Implementation, measurement and review

  • Planning and delivering a coordinated programme of work towards the Healthy Ageing Strategy goals
  • Improving collection and use of older people’s experiences of care, and engaging older people in DHB forums
  • Co-designing of minor ailments/referrals service as part of the Pharmacy Action Plan
  • Reviewing implementation progress and publishing indicators for District Health Boards
  • Improving our knowledge base through greater collaboration in research development and dissemination.
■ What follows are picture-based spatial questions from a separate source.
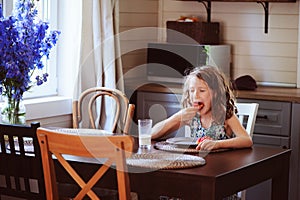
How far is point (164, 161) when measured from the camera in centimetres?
277

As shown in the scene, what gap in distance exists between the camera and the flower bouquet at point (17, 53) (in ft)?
10.6

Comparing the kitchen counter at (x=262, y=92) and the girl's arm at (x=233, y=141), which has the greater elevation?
the kitchen counter at (x=262, y=92)

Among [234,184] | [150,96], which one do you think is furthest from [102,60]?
[234,184]

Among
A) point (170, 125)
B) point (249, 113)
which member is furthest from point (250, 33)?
point (170, 125)

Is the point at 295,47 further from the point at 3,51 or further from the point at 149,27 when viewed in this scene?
the point at 3,51

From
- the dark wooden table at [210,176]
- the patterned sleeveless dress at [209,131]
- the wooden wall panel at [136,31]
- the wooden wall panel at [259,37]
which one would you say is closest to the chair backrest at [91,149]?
the dark wooden table at [210,176]

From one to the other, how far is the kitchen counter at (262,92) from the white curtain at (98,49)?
12.3 inches

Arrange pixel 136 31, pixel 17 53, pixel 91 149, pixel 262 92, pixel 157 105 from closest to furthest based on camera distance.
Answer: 1. pixel 91 149
2. pixel 17 53
3. pixel 262 92
4. pixel 157 105
5. pixel 136 31

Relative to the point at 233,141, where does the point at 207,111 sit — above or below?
above

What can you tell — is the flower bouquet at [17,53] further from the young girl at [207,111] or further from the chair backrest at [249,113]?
the chair backrest at [249,113]

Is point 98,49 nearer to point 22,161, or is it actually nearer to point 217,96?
point 217,96

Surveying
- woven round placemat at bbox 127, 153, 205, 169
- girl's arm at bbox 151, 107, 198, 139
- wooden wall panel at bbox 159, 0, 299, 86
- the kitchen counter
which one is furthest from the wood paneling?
woven round placemat at bbox 127, 153, 205, 169

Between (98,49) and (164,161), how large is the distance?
1.73m

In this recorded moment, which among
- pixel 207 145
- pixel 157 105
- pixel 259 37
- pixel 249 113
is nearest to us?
pixel 207 145
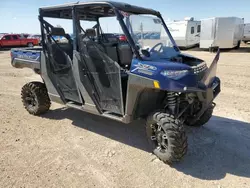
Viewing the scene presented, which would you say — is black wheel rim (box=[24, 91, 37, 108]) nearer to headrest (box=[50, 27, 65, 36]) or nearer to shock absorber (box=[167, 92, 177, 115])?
headrest (box=[50, 27, 65, 36])

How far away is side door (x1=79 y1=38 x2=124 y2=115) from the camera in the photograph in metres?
3.84

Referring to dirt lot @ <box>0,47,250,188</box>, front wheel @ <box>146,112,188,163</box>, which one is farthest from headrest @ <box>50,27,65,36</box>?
front wheel @ <box>146,112,188,163</box>

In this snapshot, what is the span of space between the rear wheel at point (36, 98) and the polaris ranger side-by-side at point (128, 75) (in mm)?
21

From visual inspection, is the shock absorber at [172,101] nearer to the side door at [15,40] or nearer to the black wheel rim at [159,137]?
the black wheel rim at [159,137]

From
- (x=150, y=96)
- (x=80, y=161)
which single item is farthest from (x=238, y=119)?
(x=80, y=161)

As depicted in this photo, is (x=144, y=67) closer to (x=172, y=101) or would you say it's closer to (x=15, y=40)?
(x=172, y=101)

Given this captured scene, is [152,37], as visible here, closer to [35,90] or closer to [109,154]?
[109,154]

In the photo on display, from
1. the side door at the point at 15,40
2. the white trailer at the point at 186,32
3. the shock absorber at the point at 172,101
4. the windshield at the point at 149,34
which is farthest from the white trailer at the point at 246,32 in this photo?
the side door at the point at 15,40

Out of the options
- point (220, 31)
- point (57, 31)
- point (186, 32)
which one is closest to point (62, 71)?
point (57, 31)

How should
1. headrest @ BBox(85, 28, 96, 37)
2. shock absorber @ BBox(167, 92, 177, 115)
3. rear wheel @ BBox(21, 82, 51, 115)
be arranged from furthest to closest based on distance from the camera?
rear wheel @ BBox(21, 82, 51, 115)
headrest @ BBox(85, 28, 96, 37)
shock absorber @ BBox(167, 92, 177, 115)

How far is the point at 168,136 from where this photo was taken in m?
3.31

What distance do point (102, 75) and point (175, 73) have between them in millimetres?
1318

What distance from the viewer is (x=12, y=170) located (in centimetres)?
334

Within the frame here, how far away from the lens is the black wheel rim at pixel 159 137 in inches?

Key achievements over the first two years

  • Implementation of a nationwide programme of falls and fracture prevention and treatment initiatives, led by the Accident Compensation Corporation (ACC) and District Health Boards
  • improved remuneration, training and employment conditions for care and support workers in aged care
  • initial work on a National Framework to improve consistency and quality for home and community support sector services
  • significant progress by the Office for Seniors in supporting the establishment of age-friendly cities and communities, and Hamilton and New Plymouth being accepted into the World Health Organization Global Network for Age-Friendly Cities and Communities.

Our focus for 2019 - 2022

There are 26 priority actions for 2019 - 2022, which sit under nine key focus areas, and complement the ongoing work related to the priorities of the first two years:

  1. Maintain and enhance older people's capacity through supportive environments, health promotion and disease minimisation and prevention.
  2. Improve the wellbeing of people by coordinating assistance to socially isolated older people.
  3. Prevent unnecessary acute hospitalisations and emergency department attendances.
  4. Support rehabilitation closer to home.
  5. Implement models of care that are needs based, person-centred and equitable.
  6. Support the capacity and capability of the workforce to provide care and support for older people with a more complex and diverse range of health and support needs.
  7. Improve support for informal carers.
  8. Monitor the performance of the system in implementing the Strategy. A priority action to enable this is the development of an outcomes and measurement framework for this purpose.
  9. Strengthen implementation of the New Zealand Dementia Care Framework and cognitive impairment pathways.